我觉得农村的自然资源很好,就是缺乏有效的运营和销售渠道。
”陈默眼睛一亮:“我也是这么想的!咱们村的蔬菜都是纯天然种植,没有农药化肥,
要是能卖到大城市,肯定很受欢迎。”两人越聊越投机。林晚晴告诉陈默,
她毕业于农业大学,之后又去国外深造,学的是农业经济管理。回国后,
她创办了一家农业投资公司,专门帮助农村发展特色农业,打通产销渠道。这次来陈家庄,
是因为她表姐推荐,说这里的自然环境很好,适合发展有机农业。“可是,
做有机农业前期投入很大,而且风险也高。”陈默有些顾虑,“咱们村的人都比较保守,
可能不愿意尝试。
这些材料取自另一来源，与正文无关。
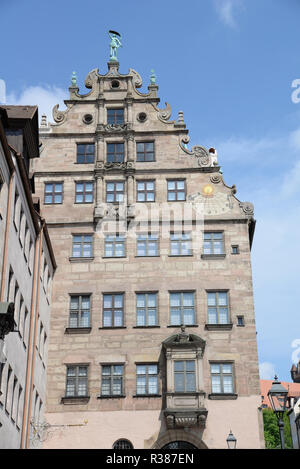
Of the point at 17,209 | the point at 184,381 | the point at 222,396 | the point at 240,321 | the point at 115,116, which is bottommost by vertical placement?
the point at 222,396

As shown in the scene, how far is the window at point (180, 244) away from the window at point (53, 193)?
6414 mm

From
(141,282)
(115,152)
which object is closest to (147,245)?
(141,282)

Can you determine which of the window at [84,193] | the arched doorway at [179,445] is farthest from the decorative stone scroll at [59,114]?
the arched doorway at [179,445]

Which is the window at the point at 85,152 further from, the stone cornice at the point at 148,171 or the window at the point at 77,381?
the window at the point at 77,381

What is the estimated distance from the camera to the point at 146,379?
3284 centimetres

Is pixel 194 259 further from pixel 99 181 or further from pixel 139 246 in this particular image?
pixel 99 181

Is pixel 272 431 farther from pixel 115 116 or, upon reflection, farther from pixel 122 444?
pixel 115 116

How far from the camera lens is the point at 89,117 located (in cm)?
3891

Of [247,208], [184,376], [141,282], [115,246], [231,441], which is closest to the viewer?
[231,441]

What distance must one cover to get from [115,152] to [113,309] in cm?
899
”“我知道。”林晚晴点点头,“所以,
我需要一个懂运营、又了解当地情况的人来配合我。你在上海做了五年运营,
肯定有很多经验。而且,你是本地人,和村民们沟通起来也方便。”陈默心里一动。
他想起在上海的憋屈日子,想起父母苍老的面容,想起村里荒芜的田地。如果能在家乡创业,
既不用背井离乡,又能为家乡做贡献,还能实现自己的价值,何乐而不为?可是,
他手里只有三万块钱,而且没有创业经验,心里实在没底。“我……我考虑一下。
”陈默犹豫着说。林晚晴没有勉强:“没关系,你慢慢考虑。这是我的联系方式,
如果你想通了,可以随时找我。”她递给陈默一张名片,上面印着她的公司名称和联系方式。
那天下午,陈默骑着电动三轮车送林晚晴回县城。路上,两人又聊了很多。
林晚晴的远见卓识和对农业的热情,深深打动了陈默。他发现,这个看似柔弱的女孩,
内心却无比坚定。而林晚晴也对陈默刮目相看,她觉得陈默虽然在大城市过得不如意,
但为人踏实、有想法,而且对家乡有着深厚的感情。回到家,陈默翻来覆去睡不着。
他拿出林晚晴的名片,反复看着。创业的念头像一团火,在他心里越烧越旺。